Task instructions> Copy the following data line for line, with no changes.

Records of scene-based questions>
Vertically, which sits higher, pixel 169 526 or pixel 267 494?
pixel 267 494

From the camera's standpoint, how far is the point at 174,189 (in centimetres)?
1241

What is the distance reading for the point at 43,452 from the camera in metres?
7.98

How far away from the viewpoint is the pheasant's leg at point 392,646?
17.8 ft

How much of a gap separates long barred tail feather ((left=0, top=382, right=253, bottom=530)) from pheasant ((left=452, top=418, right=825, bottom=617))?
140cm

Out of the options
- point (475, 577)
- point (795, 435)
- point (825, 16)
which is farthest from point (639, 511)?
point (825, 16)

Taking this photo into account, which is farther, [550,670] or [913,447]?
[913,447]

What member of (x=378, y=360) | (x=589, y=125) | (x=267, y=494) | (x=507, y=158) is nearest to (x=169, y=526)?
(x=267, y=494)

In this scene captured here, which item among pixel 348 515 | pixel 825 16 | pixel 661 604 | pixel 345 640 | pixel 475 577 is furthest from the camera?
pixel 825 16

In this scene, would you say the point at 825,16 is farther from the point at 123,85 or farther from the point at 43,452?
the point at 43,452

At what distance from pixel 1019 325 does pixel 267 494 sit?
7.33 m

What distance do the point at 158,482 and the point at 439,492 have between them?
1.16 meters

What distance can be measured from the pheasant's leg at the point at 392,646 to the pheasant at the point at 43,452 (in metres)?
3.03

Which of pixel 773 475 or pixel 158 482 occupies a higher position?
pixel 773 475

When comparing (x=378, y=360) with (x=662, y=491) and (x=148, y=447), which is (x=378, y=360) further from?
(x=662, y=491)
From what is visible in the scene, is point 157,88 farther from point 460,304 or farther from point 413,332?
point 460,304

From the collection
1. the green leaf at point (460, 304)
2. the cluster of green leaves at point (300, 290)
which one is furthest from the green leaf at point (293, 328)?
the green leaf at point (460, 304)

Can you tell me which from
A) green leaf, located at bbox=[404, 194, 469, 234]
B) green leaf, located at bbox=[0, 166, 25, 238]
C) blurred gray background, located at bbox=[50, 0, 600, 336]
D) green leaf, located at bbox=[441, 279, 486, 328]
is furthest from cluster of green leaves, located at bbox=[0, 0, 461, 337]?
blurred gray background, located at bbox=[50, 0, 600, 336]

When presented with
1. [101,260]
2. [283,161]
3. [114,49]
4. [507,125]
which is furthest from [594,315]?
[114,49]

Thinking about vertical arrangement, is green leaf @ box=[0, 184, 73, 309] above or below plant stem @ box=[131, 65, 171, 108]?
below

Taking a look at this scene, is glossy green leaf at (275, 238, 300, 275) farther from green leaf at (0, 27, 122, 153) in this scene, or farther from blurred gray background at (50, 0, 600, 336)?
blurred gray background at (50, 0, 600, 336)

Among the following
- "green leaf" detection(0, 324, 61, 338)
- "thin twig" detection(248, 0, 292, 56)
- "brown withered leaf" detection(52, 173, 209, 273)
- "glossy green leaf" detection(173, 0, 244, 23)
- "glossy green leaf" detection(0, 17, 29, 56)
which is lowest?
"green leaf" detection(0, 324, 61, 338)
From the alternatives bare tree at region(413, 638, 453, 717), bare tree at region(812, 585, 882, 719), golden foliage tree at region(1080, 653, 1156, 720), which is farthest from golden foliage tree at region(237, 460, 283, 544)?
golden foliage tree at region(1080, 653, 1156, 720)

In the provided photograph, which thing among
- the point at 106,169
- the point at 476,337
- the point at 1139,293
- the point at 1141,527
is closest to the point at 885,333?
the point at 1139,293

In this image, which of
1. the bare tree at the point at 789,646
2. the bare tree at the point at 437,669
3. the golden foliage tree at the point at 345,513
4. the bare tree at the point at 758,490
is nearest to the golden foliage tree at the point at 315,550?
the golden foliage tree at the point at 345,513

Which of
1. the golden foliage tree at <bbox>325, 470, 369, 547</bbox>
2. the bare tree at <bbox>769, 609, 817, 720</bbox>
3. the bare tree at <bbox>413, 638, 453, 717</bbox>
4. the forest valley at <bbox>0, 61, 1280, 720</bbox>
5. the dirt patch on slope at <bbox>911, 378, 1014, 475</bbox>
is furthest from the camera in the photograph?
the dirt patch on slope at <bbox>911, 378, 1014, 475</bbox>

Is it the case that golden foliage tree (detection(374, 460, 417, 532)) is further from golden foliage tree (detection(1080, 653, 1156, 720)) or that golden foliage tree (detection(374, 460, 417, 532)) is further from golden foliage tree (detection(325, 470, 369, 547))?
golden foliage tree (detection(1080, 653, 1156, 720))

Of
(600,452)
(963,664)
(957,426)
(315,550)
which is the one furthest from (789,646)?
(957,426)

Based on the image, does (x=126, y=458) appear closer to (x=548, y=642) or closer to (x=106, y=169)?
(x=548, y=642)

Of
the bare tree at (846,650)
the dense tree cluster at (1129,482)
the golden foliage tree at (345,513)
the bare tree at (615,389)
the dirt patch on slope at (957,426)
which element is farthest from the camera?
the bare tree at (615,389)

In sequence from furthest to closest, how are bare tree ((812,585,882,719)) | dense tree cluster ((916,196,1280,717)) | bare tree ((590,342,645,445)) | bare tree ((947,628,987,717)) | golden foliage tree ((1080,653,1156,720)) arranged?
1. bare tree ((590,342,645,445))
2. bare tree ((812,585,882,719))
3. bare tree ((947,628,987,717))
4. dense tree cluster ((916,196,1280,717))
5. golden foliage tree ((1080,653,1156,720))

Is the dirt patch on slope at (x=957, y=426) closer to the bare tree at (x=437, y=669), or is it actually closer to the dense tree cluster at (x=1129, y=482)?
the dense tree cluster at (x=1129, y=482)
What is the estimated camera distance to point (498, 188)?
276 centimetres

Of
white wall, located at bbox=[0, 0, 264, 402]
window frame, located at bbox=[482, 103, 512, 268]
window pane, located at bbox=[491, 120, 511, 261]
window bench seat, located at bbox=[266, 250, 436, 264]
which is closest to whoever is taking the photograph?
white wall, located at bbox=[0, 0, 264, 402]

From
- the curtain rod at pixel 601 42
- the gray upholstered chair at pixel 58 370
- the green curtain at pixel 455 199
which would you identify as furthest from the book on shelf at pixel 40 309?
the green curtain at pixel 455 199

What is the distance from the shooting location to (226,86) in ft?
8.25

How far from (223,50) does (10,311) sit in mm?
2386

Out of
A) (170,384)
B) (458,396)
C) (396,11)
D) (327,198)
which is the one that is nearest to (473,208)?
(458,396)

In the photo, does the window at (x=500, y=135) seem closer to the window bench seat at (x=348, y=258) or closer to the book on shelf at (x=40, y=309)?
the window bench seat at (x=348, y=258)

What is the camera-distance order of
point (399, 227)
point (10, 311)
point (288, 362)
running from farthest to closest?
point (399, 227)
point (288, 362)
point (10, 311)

Reply>
Vertically, which sits higher, pixel 169 526 or pixel 267 494?
pixel 267 494

From the camera's standpoint, how far is the point at 174,189 (in centimetres)?
1241

What is the distance reading for the point at 43,452 from the camera in metres?
7.98

How far away from the viewpoint is the pheasant's leg at point 392,646?
17.8 ft

How much of a gap separates long barred tail feather ((left=0, top=382, right=253, bottom=530)) from pheasant ((left=452, top=418, right=825, bottom=617))?
140cm

Out of the options
- point (475, 577)
- point (795, 435)
- point (825, 16)
which is farthest from point (639, 511)?
point (825, 16)

Taking this photo into account, which is farther, [550,670] or [913,447]?
[913,447]

What member of (x=378, y=360) | (x=589, y=125) | (x=267, y=494) | (x=507, y=158) is nearest to (x=169, y=526)?
(x=267, y=494)

In this scene captured here, which item among pixel 348 515 | pixel 825 16 | pixel 661 604 | pixel 345 640 | pixel 475 577 is furthest from the camera?
pixel 825 16

In this scene, would you say the point at 825,16 is farther from the point at 123,85 or farther from the point at 43,452?
the point at 43,452

At what distance from pixel 1019 325 does pixel 267 494 sit?
7.33 m

What distance do the point at 158,482 and the point at 439,492 have between them?
1.16 meters

What distance can be measured from the pheasant's leg at the point at 392,646 to the pheasant at the point at 43,452 (in metres)?
3.03

Which of pixel 773 475 or pixel 158 482 occupies a higher position?
pixel 773 475

When comparing (x=378, y=360) with (x=662, y=491) and (x=148, y=447), which is (x=378, y=360) further from?
(x=662, y=491)
From what is visible in the scene, is point 157,88 farther from point 460,304 or farther from point 413,332?
point 460,304

From the collection
1. the green leaf at point (460, 304)
2. the cluster of green leaves at point (300, 290)
which one is furthest from the green leaf at point (293, 328)?
the green leaf at point (460, 304)

Can you tell me which from
A) green leaf, located at bbox=[404, 194, 469, 234]
B) green leaf, located at bbox=[0, 166, 25, 238]
C) blurred gray background, located at bbox=[50, 0, 600, 336]
D) green leaf, located at bbox=[441, 279, 486, 328]
is furthest from cluster of green leaves, located at bbox=[0, 0, 461, 337]?
blurred gray background, located at bbox=[50, 0, 600, 336]

When presented with
1. [101,260]
2. [283,161]
3. [114,49]
4. [507,125]
which is furthest from [594,315]?
[114,49]

Thinking about vertical arrangement, is green leaf @ box=[0, 184, 73, 309] above or below plant stem @ box=[131, 65, 171, 108]?
below

Taking a look at this scene, is glossy green leaf at (275, 238, 300, 275) farther from green leaf at (0, 27, 122, 153) in this scene, or farther from blurred gray background at (50, 0, 600, 336)?
blurred gray background at (50, 0, 600, 336)

Among the following
- "green leaf" detection(0, 324, 61, 338)
- "thin twig" detection(248, 0, 292, 56)
- "brown withered leaf" detection(52, 173, 209, 273)
- "glossy green leaf" detection(173, 0, 244, 23)
- "glossy green leaf" detection(0, 17, 29, 56)
which is lowest?
"green leaf" detection(0, 324, 61, 338)
From the alternatives bare tree at region(413, 638, 453, 717), bare tree at region(812, 585, 882, 719), golden foliage tree at region(1080, 653, 1156, 720), which is farthest from golden foliage tree at region(237, 460, 283, 544)?
golden foliage tree at region(1080, 653, 1156, 720)

In the provided photograph, which thing among
- the point at 106,169
- the point at 476,337
- the point at 1139,293
- the point at 1141,527
is closest to the point at 885,333?
the point at 1139,293

In this image, which of
1. the bare tree at the point at 789,646
2. the bare tree at the point at 437,669
3. the golden foliage tree at the point at 345,513
4. the bare tree at the point at 758,490
is nearest to the golden foliage tree at the point at 315,550?
the golden foliage tree at the point at 345,513

Which of
1. the golden foliage tree at <bbox>325, 470, 369, 547</bbox>
2. the bare tree at <bbox>769, 609, 817, 720</bbox>
3. the bare tree at <bbox>413, 638, 453, 717</bbox>
4. the forest valley at <bbox>0, 61, 1280, 720</bbox>
5. the dirt patch on slope at <bbox>911, 378, 1014, 475</bbox>
is furthest from the camera in the photograph?
the dirt patch on slope at <bbox>911, 378, 1014, 475</bbox>

Is it the case that golden foliage tree (detection(374, 460, 417, 532)) is further from golden foliage tree (detection(1080, 653, 1156, 720)) or that golden foliage tree (detection(374, 460, 417, 532)) is further from golden foliage tree (detection(325, 470, 369, 547))?
golden foliage tree (detection(1080, 653, 1156, 720))

Of
(600,452)
(963,664)
(957,426)
(315,550)
which is the one furthest from (789,646)?
(957,426)

Based on the image, does (x=126, y=458) appear closer to (x=548, y=642) or closer to (x=106, y=169)?
(x=548, y=642)

Of
the bare tree at (846,650)
the dense tree cluster at (1129,482)
the golden foliage tree at (345,513)
the bare tree at (615,389)
the dirt patch on slope at (957,426)
which element is farthest from the camera?
the bare tree at (615,389)

In sequence from furthest to closest, how are bare tree ((812,585,882,719)) | dense tree cluster ((916,196,1280,717)) | bare tree ((590,342,645,445)) | bare tree ((947,628,987,717)) | golden foliage tree ((1080,653,1156,720)) arranged?
1. bare tree ((590,342,645,445))
2. bare tree ((812,585,882,719))
3. bare tree ((947,628,987,717))
4. dense tree cluster ((916,196,1280,717))
5. golden foliage tree ((1080,653,1156,720))

Is the dirt patch on slope at (x=957, y=426) closer to the bare tree at (x=437, y=669), or is it actually closer to the dense tree cluster at (x=1129, y=482)?
the dense tree cluster at (x=1129, y=482)
What is the estimated camera distance to point (498, 188)?
276 centimetres

Of
white wall, located at bbox=[0, 0, 264, 402]
window frame, located at bbox=[482, 103, 512, 268]
window pane, located at bbox=[491, 120, 511, 261]
window bench seat, located at bbox=[266, 250, 436, 264]
which is closest to whoever is taking the photograph?
white wall, located at bbox=[0, 0, 264, 402]

From
- the curtain rod at pixel 601 42
- the gray upholstered chair at pixel 58 370
- the green curtain at pixel 455 199
which would you identify as furthest from the book on shelf at pixel 40 309?
the green curtain at pixel 455 199

What is the distance from the shooting location to (226,86) in ft?
8.25

How far from (223,50) does (10,311) sit in mm?
2386

Out of
A) (170,384)
B) (458,396)
C) (396,11)
D) (327,198)
which is the one that is nearest to (473,208)?
(458,396)

In the photo, does the window at (x=500, y=135) seem closer to the window bench seat at (x=348, y=258) or closer to the book on shelf at (x=40, y=309)?
the window bench seat at (x=348, y=258)

What is the camera-distance order of
point (399, 227)
point (10, 311)
point (288, 362)
running from farthest to closest?
point (399, 227)
point (288, 362)
point (10, 311)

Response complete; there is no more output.